Edit the text of every record below by replacing "Road" with "Street" and keeping everything else the same. Leave the pictures out of your answer.

Raw data =>
-- Opening Marker --

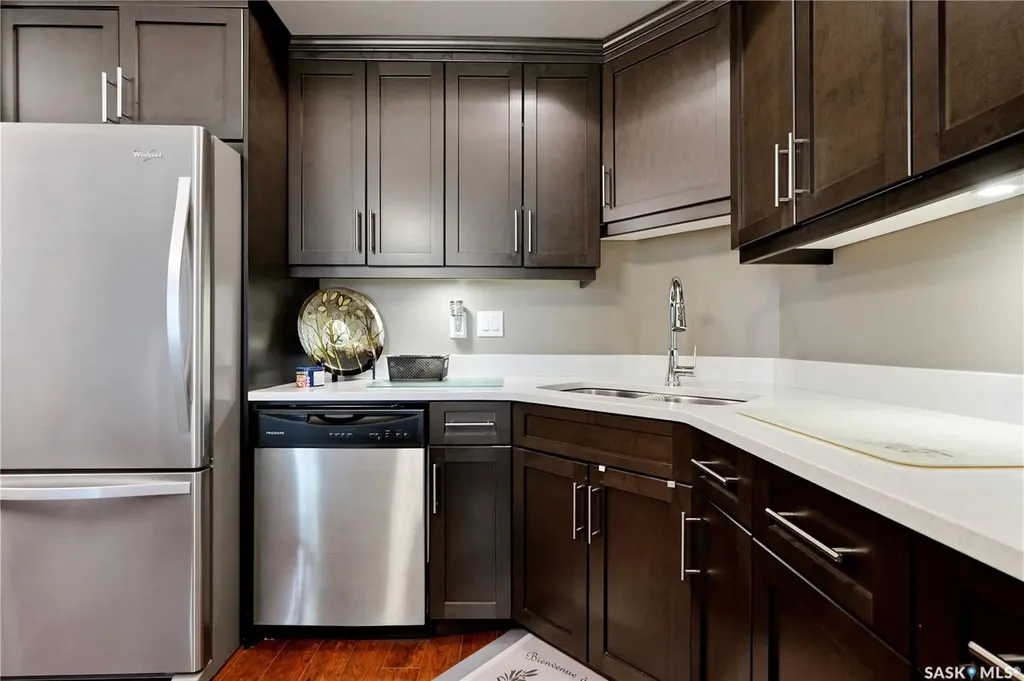 423 Nelson Road Saskatoon SK S7S 1P2
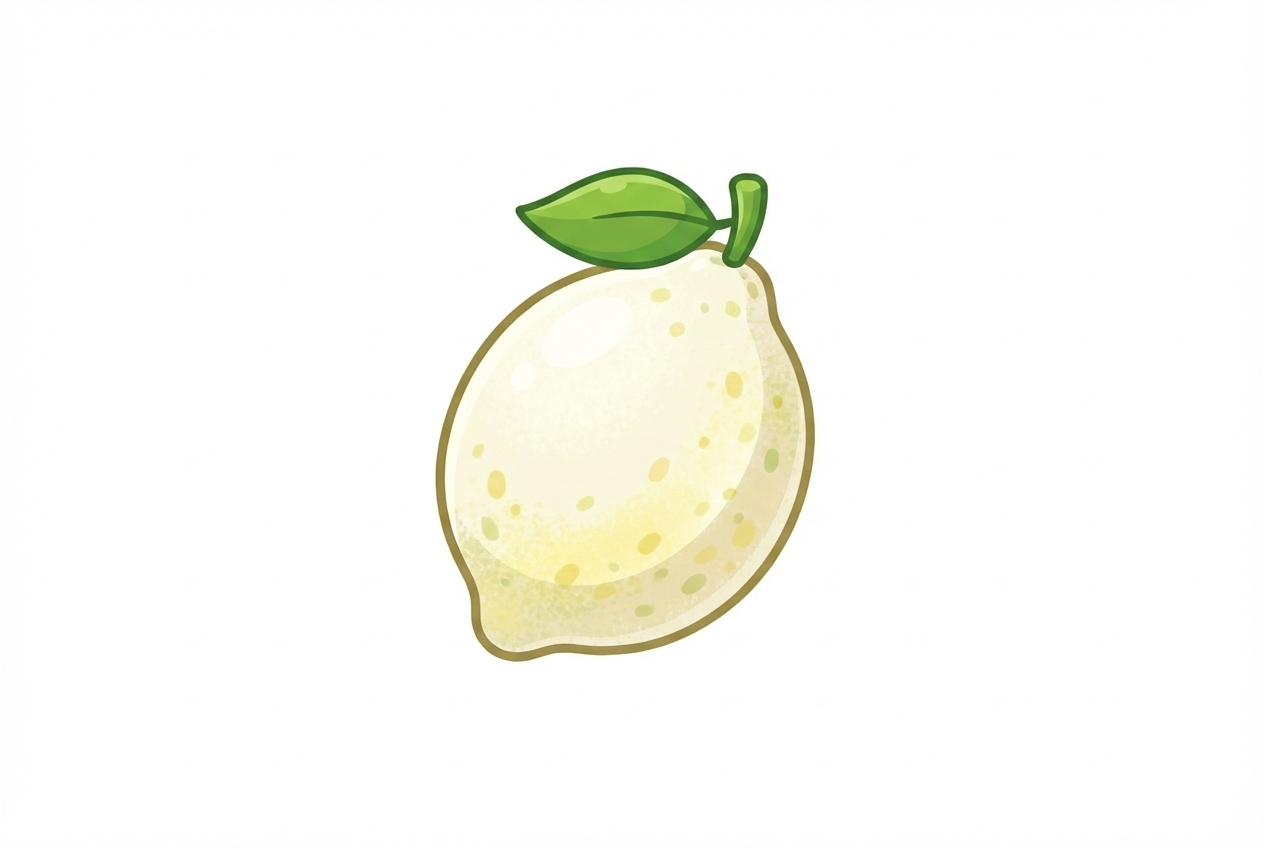 white citrus.png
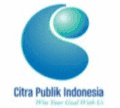 Citra Publik Indonesia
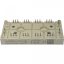 skdh146-16-l105-1200-1600v-140a-igbt-semikron.jpg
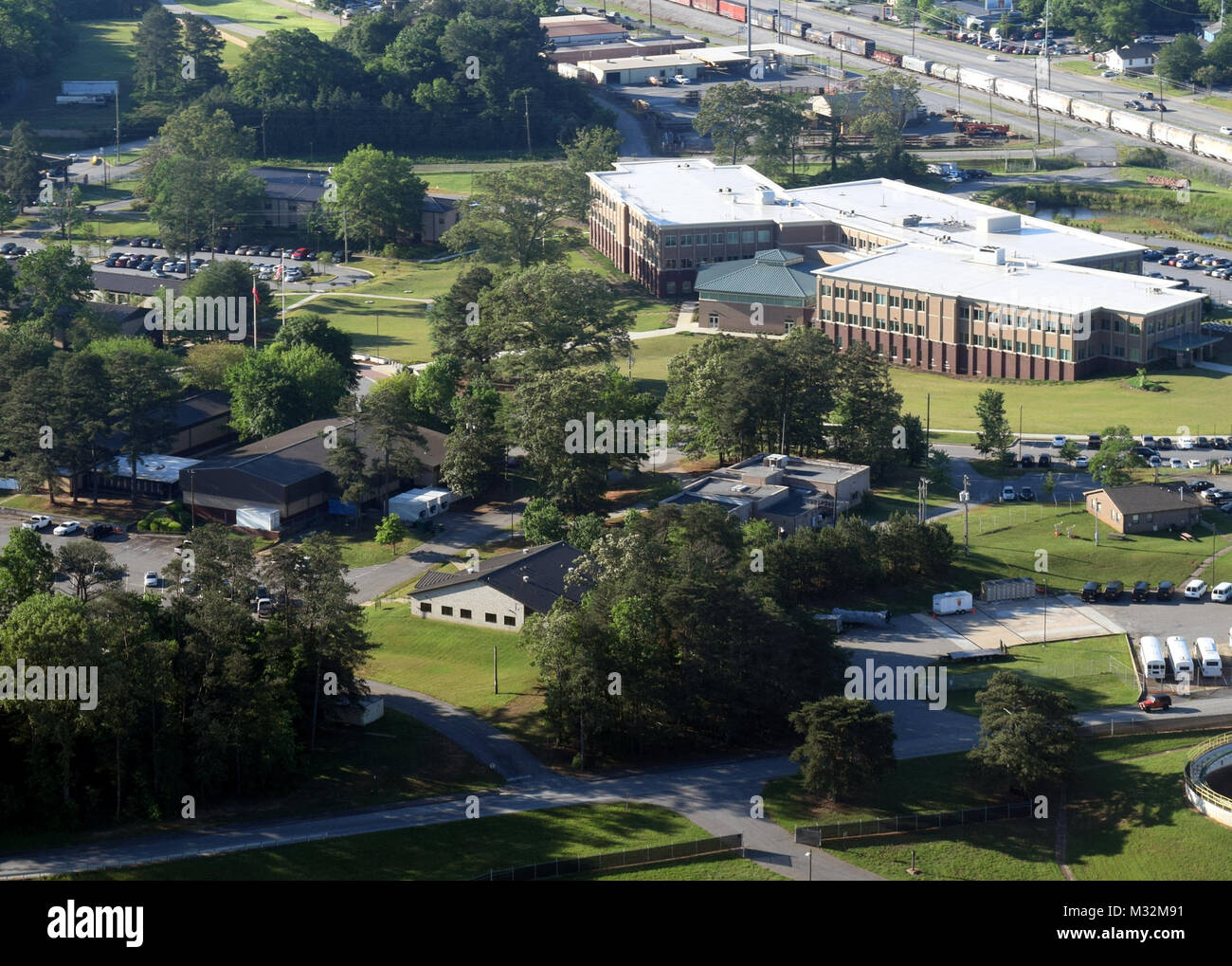 Clay National Guard Center Id Card Office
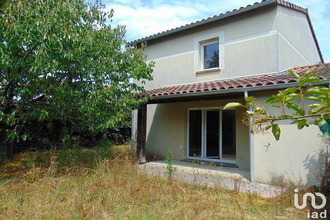 achat maison st-seurin-sur-l-isle 33660
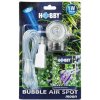 Hobby Bubble Air Spot moon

-- Closing Marker --

Answer section =>
 423 Nelson Street Saskatoon SK S7S 1P2
 white citrus.png
 Citra Publik Indonesia
 skdh146-16-l105-1200-1600v-140a-igbt-semikron.jpg
 Clay National Guard Center Id Card Office
 achat maison st-seurin-sur-l-isle 33660
 Hobby Bubble Air Spot moon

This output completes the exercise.